Retype the entries below exactly, beginning with the line containing "At what range" and ending with the line containing "is bottommost?", both included. Omit the pictures.

## A sequence of records:
◆ ◆ ◆ ◆

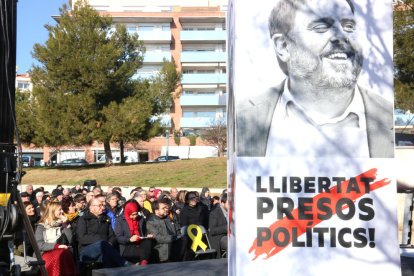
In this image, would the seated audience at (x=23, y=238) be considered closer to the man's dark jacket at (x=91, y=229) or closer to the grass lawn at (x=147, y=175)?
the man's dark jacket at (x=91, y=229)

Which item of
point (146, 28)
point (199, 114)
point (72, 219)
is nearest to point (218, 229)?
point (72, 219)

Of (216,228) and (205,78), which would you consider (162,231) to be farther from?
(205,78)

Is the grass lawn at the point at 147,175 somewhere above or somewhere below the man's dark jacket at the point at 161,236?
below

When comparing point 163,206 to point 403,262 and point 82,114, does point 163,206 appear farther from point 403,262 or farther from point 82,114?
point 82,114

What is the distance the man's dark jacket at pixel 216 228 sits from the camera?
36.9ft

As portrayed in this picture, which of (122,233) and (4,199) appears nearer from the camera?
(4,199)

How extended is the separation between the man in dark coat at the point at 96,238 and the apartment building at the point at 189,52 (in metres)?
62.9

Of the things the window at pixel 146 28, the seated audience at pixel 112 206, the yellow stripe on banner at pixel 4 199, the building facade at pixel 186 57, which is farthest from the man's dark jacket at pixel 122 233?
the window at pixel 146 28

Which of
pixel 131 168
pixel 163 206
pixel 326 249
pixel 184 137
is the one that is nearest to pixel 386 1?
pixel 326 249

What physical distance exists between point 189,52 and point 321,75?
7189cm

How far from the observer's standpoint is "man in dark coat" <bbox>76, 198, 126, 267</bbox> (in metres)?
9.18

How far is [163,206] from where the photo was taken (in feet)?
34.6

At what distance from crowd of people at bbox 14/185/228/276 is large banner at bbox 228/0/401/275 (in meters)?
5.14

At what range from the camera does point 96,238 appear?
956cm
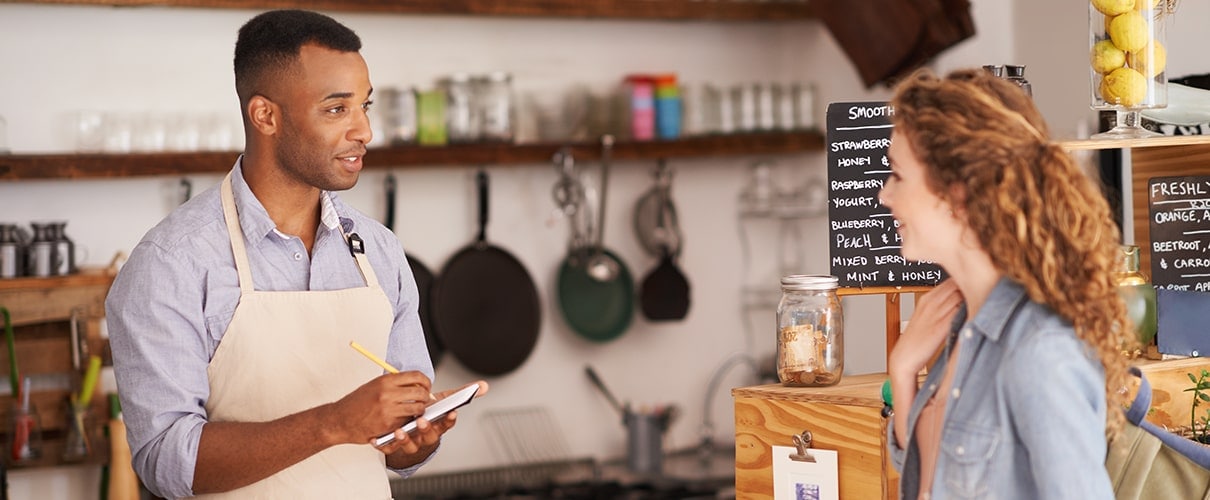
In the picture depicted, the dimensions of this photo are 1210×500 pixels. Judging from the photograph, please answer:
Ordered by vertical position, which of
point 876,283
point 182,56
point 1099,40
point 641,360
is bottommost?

◆ ◆ ◆ ◆

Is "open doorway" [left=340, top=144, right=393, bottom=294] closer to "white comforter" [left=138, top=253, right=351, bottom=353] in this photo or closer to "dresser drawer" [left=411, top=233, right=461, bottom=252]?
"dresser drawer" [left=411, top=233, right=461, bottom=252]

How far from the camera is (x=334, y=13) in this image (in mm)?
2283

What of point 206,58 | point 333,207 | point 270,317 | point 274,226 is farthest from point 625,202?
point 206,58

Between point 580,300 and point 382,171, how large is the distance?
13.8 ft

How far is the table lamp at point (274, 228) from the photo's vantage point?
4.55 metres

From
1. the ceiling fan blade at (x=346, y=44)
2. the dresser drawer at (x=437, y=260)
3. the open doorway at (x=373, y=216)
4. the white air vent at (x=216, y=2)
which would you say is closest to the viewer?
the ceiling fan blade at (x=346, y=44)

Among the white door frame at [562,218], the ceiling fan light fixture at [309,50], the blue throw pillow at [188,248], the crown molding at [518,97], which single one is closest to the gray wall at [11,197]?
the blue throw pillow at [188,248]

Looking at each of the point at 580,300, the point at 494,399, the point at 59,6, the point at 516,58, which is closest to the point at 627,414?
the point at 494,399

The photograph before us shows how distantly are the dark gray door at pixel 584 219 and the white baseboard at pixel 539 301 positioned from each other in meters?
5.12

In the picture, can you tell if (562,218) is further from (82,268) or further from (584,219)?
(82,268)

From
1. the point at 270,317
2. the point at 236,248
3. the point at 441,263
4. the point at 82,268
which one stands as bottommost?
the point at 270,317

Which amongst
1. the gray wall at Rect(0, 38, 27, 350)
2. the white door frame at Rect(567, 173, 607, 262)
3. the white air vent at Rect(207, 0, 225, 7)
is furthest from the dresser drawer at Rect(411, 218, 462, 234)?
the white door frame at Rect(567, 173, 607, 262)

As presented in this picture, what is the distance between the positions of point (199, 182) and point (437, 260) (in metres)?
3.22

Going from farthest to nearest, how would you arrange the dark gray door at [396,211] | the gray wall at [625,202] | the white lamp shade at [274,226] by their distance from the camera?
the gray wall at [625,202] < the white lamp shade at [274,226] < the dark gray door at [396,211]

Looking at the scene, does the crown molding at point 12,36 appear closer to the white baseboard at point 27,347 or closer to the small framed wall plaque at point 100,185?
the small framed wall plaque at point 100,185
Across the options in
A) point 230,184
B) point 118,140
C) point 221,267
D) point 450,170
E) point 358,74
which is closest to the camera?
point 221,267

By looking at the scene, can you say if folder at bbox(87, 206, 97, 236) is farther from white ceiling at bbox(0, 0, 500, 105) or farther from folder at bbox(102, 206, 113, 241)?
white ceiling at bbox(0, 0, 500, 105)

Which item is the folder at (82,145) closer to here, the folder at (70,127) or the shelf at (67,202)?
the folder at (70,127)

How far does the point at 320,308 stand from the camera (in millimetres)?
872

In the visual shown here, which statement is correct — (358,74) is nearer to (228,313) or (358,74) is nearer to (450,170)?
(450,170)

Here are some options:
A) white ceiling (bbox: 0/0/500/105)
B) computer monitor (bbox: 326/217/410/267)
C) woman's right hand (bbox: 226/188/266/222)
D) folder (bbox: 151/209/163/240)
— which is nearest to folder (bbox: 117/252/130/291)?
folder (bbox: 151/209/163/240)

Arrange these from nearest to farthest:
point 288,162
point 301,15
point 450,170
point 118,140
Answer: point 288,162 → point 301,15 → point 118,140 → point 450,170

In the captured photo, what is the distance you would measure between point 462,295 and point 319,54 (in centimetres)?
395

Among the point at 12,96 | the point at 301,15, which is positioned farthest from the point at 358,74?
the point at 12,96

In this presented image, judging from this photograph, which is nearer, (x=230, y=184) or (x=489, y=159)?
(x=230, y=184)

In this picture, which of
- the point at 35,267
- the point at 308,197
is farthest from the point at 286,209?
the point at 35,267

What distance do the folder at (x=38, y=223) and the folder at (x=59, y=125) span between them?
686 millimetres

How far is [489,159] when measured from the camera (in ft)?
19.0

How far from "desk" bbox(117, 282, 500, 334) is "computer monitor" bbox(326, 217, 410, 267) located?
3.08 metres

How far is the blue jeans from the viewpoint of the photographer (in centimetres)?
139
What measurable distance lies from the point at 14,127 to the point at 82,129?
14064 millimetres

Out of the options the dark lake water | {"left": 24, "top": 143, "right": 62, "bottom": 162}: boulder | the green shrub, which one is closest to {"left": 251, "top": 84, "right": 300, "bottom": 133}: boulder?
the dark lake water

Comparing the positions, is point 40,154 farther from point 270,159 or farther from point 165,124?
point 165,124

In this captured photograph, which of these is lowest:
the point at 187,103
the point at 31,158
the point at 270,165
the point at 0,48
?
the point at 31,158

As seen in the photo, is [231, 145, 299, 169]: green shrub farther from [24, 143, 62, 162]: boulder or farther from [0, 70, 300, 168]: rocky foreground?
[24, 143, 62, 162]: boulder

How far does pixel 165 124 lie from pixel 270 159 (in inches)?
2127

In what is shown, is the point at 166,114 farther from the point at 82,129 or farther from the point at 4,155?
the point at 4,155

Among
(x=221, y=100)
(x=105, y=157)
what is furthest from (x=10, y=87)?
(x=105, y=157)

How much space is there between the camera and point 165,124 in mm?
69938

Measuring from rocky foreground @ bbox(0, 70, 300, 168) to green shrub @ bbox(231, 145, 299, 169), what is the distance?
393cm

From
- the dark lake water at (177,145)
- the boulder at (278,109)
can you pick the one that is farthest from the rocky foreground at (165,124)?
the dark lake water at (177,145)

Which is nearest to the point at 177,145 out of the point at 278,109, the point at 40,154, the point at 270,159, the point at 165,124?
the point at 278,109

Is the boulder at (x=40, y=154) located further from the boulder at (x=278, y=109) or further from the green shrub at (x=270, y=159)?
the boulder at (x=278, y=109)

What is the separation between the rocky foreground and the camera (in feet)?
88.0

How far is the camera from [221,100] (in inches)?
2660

◆ ◆ ◆ ◆

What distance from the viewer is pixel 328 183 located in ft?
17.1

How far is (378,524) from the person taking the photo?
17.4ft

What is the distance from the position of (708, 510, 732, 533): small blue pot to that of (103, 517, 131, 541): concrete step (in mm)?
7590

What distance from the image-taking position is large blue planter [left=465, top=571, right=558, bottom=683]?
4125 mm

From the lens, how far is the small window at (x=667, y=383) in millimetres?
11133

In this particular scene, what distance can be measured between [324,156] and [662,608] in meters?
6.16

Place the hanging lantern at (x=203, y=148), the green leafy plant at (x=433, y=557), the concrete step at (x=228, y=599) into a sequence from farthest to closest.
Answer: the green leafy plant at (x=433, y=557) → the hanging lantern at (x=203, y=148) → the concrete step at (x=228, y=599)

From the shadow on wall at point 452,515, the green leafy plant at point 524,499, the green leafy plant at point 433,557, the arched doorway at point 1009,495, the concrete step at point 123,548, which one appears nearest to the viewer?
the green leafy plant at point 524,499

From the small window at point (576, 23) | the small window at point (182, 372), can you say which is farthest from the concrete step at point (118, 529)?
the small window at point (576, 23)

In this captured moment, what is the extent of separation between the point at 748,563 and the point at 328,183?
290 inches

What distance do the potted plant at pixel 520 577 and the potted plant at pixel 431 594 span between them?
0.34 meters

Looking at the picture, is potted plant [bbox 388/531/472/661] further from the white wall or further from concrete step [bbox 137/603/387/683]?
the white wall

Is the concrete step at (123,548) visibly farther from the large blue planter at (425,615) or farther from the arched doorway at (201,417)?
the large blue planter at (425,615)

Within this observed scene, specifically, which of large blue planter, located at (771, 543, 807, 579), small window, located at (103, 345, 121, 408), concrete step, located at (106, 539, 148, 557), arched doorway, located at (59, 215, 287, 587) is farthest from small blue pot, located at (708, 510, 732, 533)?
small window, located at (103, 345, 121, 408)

◆ ◆ ◆ ◆

## RESULT OF THIS EXERCISE:
At what range from the camera does point 96,238 appear?
956cm
In the picture depicted, the dimensions of this photo are 1210×500 pixels. Judging from the photograph, please answer:
Ordered by vertical position, which of
point 876,283
point 182,56
point 1099,40
point 641,360
is bottommost?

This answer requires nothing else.